* WHAT THE EXERCISE ASKS: Rewrite the items below, replacing "beach towel" with "beach blanket" and leaving everything else unchanged.

* MATERIAL SUPPLIED:
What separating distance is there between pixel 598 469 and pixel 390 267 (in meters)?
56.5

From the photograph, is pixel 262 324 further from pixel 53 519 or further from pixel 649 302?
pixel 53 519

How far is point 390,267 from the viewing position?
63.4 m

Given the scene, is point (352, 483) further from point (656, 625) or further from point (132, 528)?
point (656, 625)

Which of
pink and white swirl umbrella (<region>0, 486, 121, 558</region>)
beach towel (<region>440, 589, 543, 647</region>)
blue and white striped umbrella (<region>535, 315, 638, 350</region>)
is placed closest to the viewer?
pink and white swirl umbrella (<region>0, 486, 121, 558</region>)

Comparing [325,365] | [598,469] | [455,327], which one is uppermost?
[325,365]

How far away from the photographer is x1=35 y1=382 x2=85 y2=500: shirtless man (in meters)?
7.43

* CORRECT RESPONSE:
What separating distance is there between pixel 598 469 and pixel 390 267 (in meters)?
56.5

From the photograph, is pixel 262 324 further from pixel 53 519 or further from pixel 649 302?
pixel 53 519

How far is point 390,267 from the viewing position?
63.4 m

Given the scene, is point (352, 483) further from point (656, 625) or further from point (132, 528)?
point (656, 625)

Which of
pink and white swirl umbrella (<region>0, 486, 121, 558</region>)
beach blanket (<region>440, 589, 543, 647</region>)
blue and white striped umbrella (<region>535, 315, 638, 350</region>)
is placed closest to the viewer?
pink and white swirl umbrella (<region>0, 486, 121, 558</region>)

Comparing [325,365] | [598,469] | [455,327], which one is uppermost?
[325,365]

How far away from the photographer is x1=35 y1=382 x2=85 y2=500: shirtless man (in meters)?
7.43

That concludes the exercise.